These CI instructions will try to build your paper in both Linux and
MacOSX-based installations. It will preserve the PDF as build artifact you can
download and check. The PDF will be available for up to one week after the
build ends, which is a nice plus for sharing.
Remember to activate the respective runners corresponding to the tags above
on your Gitlab project Settings / CI/CD page.
Upload to the Idiap publications website
Your paper must be listed on the Idiap publications
portal. You want to do this so that you can
list these contributions on your annual report later when you'll have to write
it. There are two instances in which input to this website must occur:
When you submit your paper to a conference or journal, you should create
a Idiap-Internal-RR (Research Report) that will remain private while
you wait for your paper acceptance answer.
If and when your paper is accepted, then you must create another entry
on that website that will become public. In this case, don't choose
Idiap-Internal-RR anymore, but the appropriate entry that will make it
public.
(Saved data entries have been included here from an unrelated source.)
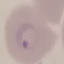
malaria status = parasitized
capture = smartphone through the microscope eyepiece
preparation = thin blood smear
stain = Giemsa
image type = automatically extracted cell patch, resized to 64 × 64 pixelsName the blood parasite species.
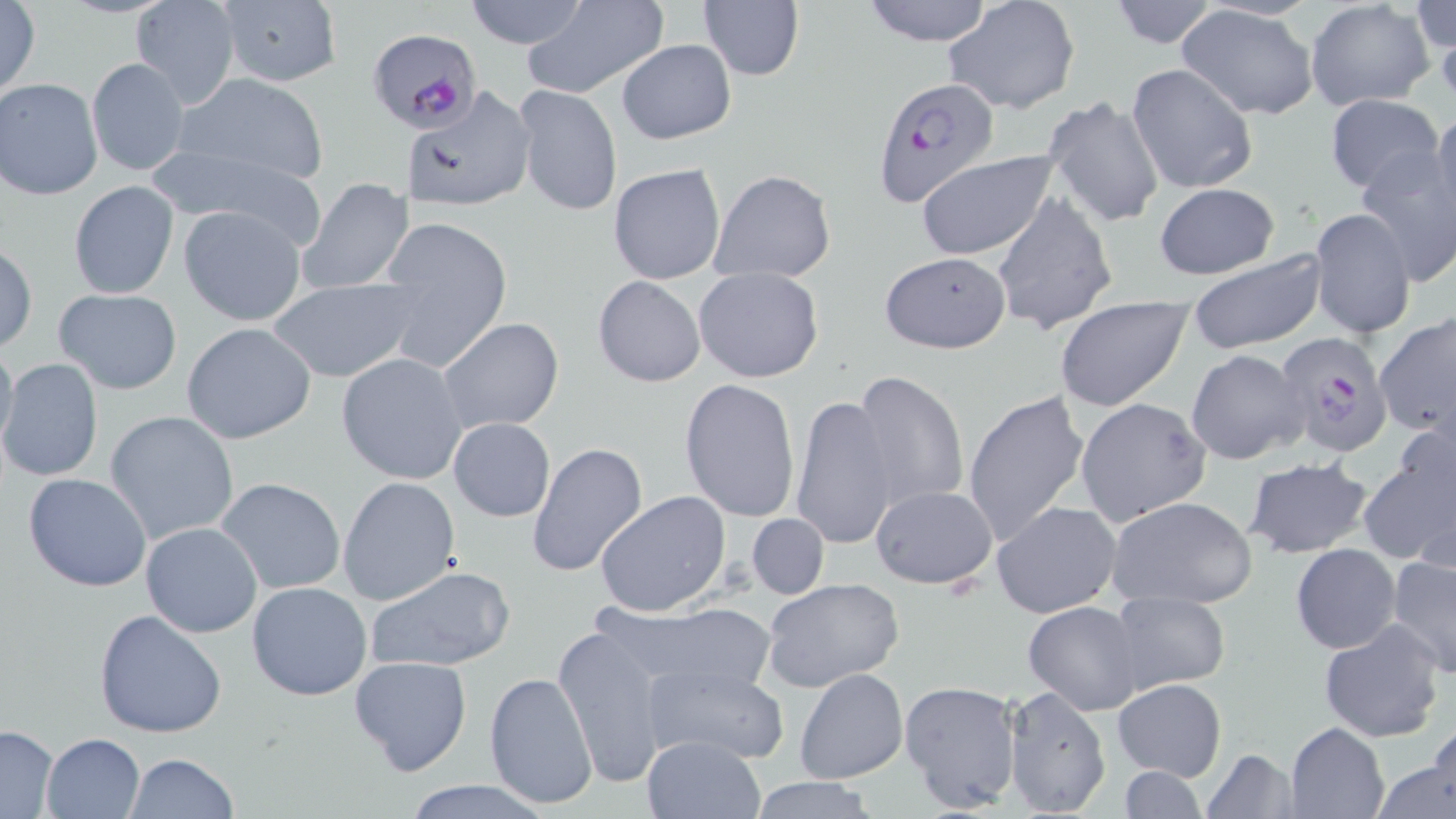
Plasmodium falciparum.

stain = May-Grünwald-Giemsa
preparation = thin blood film
image size = 1456×819 pixels
magnification = 1000x
Plasmodium falciparum-infected red blood cell locations = approximate bounding boxes as (x1, y1, x2, y2) in pixels: (368, 28, 483, 134), (871, 77, 1001, 209), (1276, 332, 1397, 458)
uninfected red blood cell locations = approximate bounding boxes as (x1, y1, x2, y2) in pixels: (463, 0, 591, 50), (521, 0, 670, 100), (859, 0, 998, 47), (943, 0, 1081, 114), (1107, 0, 1222, 49), (132, 1, 240, 109), (213, 1, 343, 88), (1305, 1, 1434, 111), (0, 2, 42, 100), (698, 2, 805, 81), (1412, 3, 1454, 55), (1176, 5, 1319, 121), (616, 38, 736, 145), (86, 57, 188, 177), (1127, 62, 1258, 195), (171, 72, 331, 185), (0, 77, 104, 200), (513, 84, 622, 216), (405, 85, 537, 212), (1042, 92, 1165, 229), (1326, 94, 1443, 196), (1428, 107, 1456, 228), (159, 146, 327, 247), (914, 149, 1062, 262), (1355, 149, 1456, 285), (608, 164, 726, 285), (709, 169, 837, 281), (298, 177, 415, 294), (68, 180, 180, 300), (1154, 183, 1279, 278), (992, 192, 1116, 336), (178, 204, 307, 326), (1308, 207, 1416, 340), (374, 215, 513, 373), (1, 241, 37, 353), (1188, 250, 1327, 353), (878, 252, 1011, 353), (693, 266, 824, 383), (592, 275, 707, 388), (268, 278, 418, 383), (52, 288, 183, 395), (1056, 295, 1193, 412), (1374, 314, 1456, 442), (438, 318, 564, 434), (181, 321, 318, 445), (0, 334, 18, 457), (1185, 348, 1310, 466), (337, 353, 469, 485), (0, 357, 104, 483), (853, 368, 969, 510), (679, 377, 801, 523), (961, 387, 1090, 548), (790, 395, 900, 552), (1076, 398, 1210, 524), (106, 411, 240, 543), (448, 417, 556, 522), (528, 441, 650, 580), (1358, 441, 1456, 572), (1243, 457, 1373, 561), (23, 472, 152, 593), (337, 476, 460, 607), (216, 477, 347, 594), (870, 484, 997, 589), (594, 491, 733, 616), (1106, 496, 1259, 608), (991, 499, 1123, 618), (747, 513, 828, 599), (141, 521, 263, 637), (1291, 542, 1401, 653), (1386, 553, 1456, 679), (364, 564, 516, 673), (760, 577, 907, 693), (246, 581, 374, 701), (1109, 590, 1232, 693), (613, 600, 778, 699), (1024, 601, 1144, 715), (93, 608, 227, 739), (1320, 621, 1445, 743), (554, 624, 669, 786), (348, 654, 472, 775), (642, 663, 788, 764), (794, 668, 907, 783), (483, 672, 598, 810), (1114, 677, 1227, 781), (899, 679, 1021, 812), (1001, 685, 1112, 819), (1420, 719, 1456, 811), (1285, 721, 1389, 819), (0, 725, 61, 816), (39, 731, 144, 817), (641, 734, 765, 819), (1200, 748, 1301, 818), (1376, 750, 1456, 819), (123, 753, 240, 819), (1117, 766, 1209, 819), (745, 777, 884, 817), (399, 778, 559, 819)
modality = optical microscopy
field of view = single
Cross-reference the internal research report on that entry.
You may add the URL to your paper software-package on PyPI as an entry "note"
on the article you're creating on the Idiap website. Remember to add all
projects from which your work has received grants from at the appropriate form
Carefully act on this website when uploading your contributions. Public
entries cannot be easily undone as the system synchronizes automatically with
other publication portals in Switzerland.
Once you have a link on the Idiap publications website, share this link with
your supervisor and other parties involved.